3.1. Facial Midline to the STA Pedicle
The mean measurement for the facial midline to the STA pedicle was 1.69 cm (std. dev., 0.14; range, 1.30–2.00 cm). In right- versus left-sided measurements, there were no significant differences (p > 0.05) between the distance of the STA pedicle to the facial midline; however, a significant difference was found between males and females (Table 1). Additionally, a significant difference was found between fully intact embalmed cadavers and fresh-head cadavers (Table 1).

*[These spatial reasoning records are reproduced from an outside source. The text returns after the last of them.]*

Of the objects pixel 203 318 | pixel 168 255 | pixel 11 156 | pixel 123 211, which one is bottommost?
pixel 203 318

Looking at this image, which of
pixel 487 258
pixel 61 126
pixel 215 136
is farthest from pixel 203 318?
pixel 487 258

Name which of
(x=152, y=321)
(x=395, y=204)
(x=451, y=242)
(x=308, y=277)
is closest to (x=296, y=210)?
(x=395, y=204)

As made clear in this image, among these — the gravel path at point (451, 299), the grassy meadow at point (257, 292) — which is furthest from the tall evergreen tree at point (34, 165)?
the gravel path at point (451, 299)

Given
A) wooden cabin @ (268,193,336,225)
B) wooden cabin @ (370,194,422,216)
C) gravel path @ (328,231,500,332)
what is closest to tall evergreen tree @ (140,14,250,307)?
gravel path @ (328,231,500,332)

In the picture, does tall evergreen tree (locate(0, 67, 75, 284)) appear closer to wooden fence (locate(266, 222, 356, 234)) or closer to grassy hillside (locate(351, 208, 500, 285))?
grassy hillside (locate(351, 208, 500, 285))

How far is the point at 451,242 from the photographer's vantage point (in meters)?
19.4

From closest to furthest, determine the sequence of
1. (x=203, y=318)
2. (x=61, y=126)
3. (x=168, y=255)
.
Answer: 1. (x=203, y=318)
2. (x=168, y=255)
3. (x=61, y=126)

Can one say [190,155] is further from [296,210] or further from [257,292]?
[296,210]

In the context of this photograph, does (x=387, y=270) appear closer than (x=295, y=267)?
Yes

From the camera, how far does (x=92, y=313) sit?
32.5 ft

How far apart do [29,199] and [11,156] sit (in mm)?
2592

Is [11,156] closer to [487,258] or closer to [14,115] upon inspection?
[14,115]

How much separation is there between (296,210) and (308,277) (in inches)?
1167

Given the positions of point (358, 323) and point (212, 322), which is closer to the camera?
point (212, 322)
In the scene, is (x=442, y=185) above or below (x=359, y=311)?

3.2. Supraorbital Neurovascular Bundle to the STA Pedicle
The mean measurement for the supraorbital neurovascular bundle to the STA pedicle was 1.50 cm (std. dev., 0.37; range, 0.60–2.70 cm). In right- versus left-sided measurements, there were no significant differences between the distance of the STA pedicle to the supraorbital neurovascular bundle. A significant difference was found between males and females (Table 1). No significant difference was found between fully intact embalmed cadavers and fresh-head cadavers (Table 1).
3.3. Bony Orbital Rim to the STA Pedicle
The mean measurement for the bony orbital rim to the STA pedicle was 1.53 cm (std. dev., 0.38; range, 0.60–2.20 cm). In right- versus left-sided measurements, there were no significant differences between the distance of the STA pedicle to the orbital rim. A significant difference was found between males and females (Table 1). No significant difference was found between fully intact embalmed cadavers and fresh-head cadavers (Table 1).
3.4. Medial Canthus to the STA Pedicle
The mean measurement for the medial canthus to the STA pedicle was 3.05 cm (std. dev., 0.37; range, 2.30–3.80 cm). In right- versus left-sided measurements, there were no significant differences between the distance of the STA pedicle to the medial canthus. A significant difference was found between males and females (Table 1). No significant difference was found between fully intact embalmed cadavers and fresh-head cadavers (Table 1).
4. Discussion
The STA represents a relatively small vessel with a short and constant course. It contributes to the rich anastomotic vascular plexus formed between itself, the supraorbital artery, the angular artery, and the terminal facial artery [1,2,3,14] to serve as the main contributors to the scalp’s blood supply, supporting all five layers of the forehead. The STA traverses through these tissue layers, including the periosteum of the vault cranial bones, loose connective tissue, epicranial aponeurosis, dense subcutaneous connective tissue, and skin [14,15,16], as it ascends the medial forehead.
Considerable research has been performed to evaluate the branching pattern variations of the STA and the vascular arcade of the forehead and consistently cites the paramedian position of the STA as 1.50–2.00 cm [2]. However, the location of the STA pedicle from the midline and additional surgical anatomic landmarks has yet to be elucidated. The objective of this research study was to identify supplementary markers for reconstructive surgeons to utilize during the creation of paramedian forehead flaps to aid in minimizing damage to the vascular supply of the flap and subsequent surgical consequences. With these findings, a surgical dissection danger zone for the STA pedicle was established (Figure 4), which depicts the STA pedicle pathway as it ascends the forehead relative to external or palpable anatomical landmarks and represents where reconstructive surgeons should dissect with caution.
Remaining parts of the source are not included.